**Directions for this task**: Reproduce the lines in the data items below verbatim, beginning with the line containing "Given what the" and ending after the line containing "wooden beam (<region>186, 1, 267, 86</region>), person".

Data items

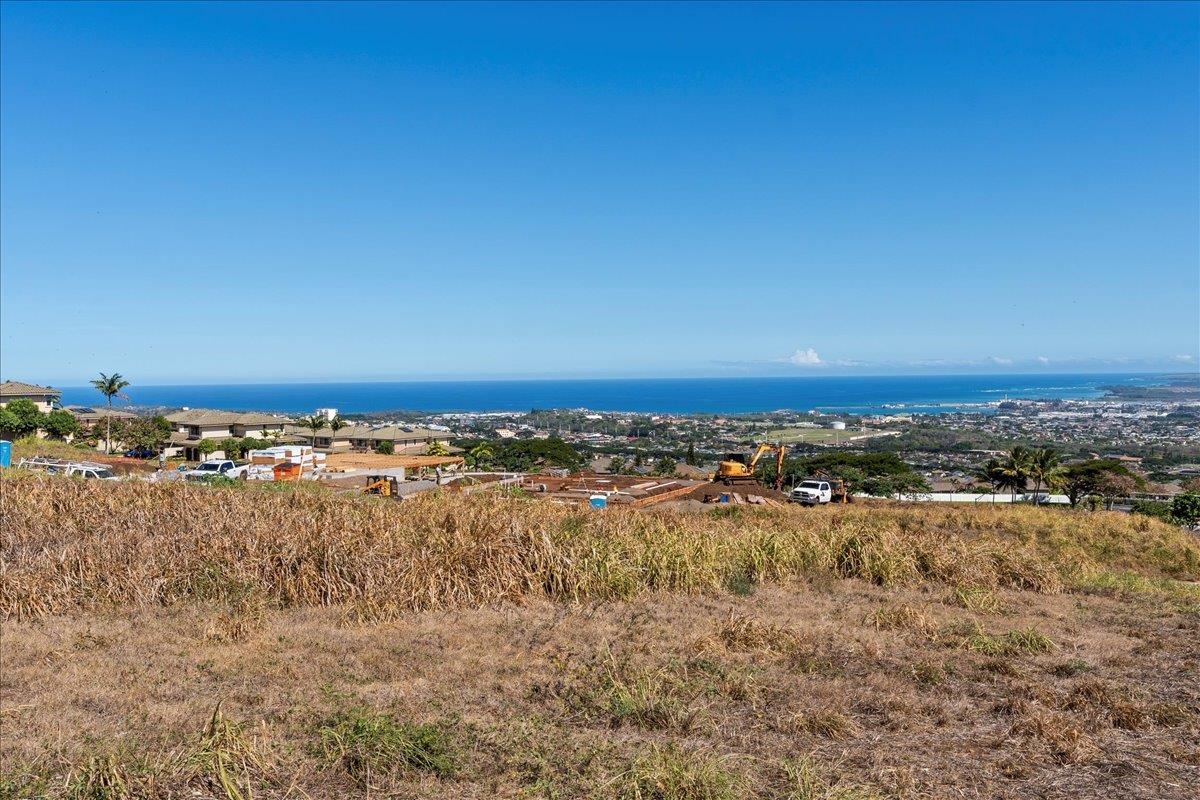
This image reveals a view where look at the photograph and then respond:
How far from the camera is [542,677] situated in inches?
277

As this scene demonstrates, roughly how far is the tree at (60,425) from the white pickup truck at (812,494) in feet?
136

* * *

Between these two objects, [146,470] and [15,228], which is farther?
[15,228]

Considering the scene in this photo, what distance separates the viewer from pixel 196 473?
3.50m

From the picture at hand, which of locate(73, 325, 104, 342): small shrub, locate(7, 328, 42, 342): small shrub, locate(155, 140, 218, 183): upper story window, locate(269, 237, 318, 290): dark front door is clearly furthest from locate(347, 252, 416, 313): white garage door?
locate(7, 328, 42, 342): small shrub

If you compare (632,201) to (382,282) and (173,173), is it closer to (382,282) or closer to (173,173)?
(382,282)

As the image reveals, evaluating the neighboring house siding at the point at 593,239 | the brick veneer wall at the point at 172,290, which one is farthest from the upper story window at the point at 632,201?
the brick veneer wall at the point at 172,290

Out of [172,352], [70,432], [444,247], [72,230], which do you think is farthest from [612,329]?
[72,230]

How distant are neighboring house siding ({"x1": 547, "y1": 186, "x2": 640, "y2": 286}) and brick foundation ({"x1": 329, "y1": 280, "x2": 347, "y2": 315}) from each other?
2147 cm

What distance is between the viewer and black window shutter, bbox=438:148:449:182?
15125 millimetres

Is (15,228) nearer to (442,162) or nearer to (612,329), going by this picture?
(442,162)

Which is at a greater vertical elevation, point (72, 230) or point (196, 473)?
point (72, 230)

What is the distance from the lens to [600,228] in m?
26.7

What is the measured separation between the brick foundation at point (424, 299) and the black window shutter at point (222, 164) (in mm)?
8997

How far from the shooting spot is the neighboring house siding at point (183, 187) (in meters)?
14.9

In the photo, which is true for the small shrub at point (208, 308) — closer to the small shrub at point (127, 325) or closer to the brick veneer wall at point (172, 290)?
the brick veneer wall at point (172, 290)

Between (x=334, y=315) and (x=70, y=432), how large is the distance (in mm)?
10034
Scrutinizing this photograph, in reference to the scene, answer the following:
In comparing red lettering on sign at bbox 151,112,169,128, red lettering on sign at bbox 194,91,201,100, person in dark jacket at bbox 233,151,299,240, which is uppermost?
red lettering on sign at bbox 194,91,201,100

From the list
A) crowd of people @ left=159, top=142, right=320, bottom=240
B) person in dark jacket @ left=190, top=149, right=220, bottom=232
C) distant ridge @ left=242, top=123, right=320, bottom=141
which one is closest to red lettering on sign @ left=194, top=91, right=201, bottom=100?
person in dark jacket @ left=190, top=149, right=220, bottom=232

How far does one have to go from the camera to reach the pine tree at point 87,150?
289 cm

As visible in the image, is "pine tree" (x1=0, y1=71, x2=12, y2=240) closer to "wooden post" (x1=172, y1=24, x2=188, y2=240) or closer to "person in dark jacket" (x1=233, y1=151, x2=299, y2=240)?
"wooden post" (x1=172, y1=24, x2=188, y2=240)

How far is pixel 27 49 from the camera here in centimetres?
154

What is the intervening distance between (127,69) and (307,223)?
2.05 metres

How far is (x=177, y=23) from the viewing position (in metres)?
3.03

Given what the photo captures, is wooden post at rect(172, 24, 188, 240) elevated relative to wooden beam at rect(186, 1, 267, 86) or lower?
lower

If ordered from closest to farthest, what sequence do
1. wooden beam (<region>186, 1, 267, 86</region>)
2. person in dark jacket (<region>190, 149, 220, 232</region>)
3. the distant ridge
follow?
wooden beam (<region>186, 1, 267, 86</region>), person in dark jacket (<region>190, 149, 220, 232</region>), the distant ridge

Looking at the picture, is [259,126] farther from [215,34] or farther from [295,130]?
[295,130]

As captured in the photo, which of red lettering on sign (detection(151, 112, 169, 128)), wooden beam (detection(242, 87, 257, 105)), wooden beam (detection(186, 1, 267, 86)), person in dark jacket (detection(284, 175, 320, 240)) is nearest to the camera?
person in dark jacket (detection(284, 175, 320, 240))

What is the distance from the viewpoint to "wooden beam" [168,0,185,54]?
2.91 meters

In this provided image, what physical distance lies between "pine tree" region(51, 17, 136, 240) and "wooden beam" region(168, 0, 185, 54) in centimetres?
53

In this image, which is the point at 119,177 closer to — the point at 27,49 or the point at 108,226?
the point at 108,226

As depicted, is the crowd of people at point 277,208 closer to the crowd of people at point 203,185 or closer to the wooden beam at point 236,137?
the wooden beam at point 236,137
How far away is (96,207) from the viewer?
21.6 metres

* * *

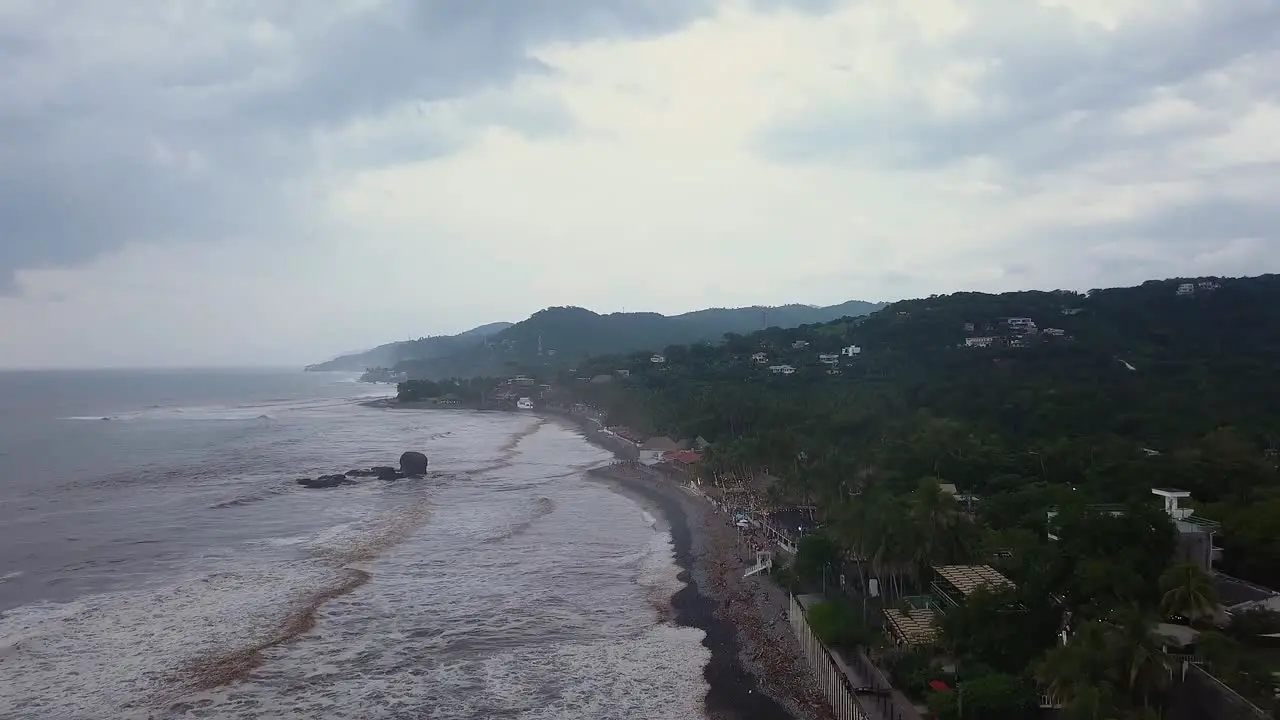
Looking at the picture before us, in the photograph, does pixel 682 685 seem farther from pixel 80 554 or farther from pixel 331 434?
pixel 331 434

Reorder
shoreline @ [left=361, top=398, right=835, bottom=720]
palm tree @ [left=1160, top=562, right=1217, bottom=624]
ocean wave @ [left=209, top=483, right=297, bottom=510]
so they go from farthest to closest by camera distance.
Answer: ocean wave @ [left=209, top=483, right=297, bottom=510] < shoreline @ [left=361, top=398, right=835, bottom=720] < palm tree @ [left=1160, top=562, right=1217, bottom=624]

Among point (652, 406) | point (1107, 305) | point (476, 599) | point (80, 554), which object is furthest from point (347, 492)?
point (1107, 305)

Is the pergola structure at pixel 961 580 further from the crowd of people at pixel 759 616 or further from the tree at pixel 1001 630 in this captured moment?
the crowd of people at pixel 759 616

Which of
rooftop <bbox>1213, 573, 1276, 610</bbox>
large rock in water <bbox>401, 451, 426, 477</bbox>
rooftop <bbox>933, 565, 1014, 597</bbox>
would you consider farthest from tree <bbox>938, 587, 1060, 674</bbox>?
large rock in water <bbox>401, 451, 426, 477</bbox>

**Answer below**:
Given what the photo captures, is wooden post at rect(172, 24, 188, 240) elevated relative to wooden beam at rect(186, 1, 267, 86) or lower?
lower

If ordered from closest to farthest, what sequence do
1. wooden beam (<region>186, 1, 267, 86</region>)
2. person in dark jacket (<region>190, 149, 220, 232</region>)
3. the distant ridge
follow?
wooden beam (<region>186, 1, 267, 86</region>), person in dark jacket (<region>190, 149, 220, 232</region>), the distant ridge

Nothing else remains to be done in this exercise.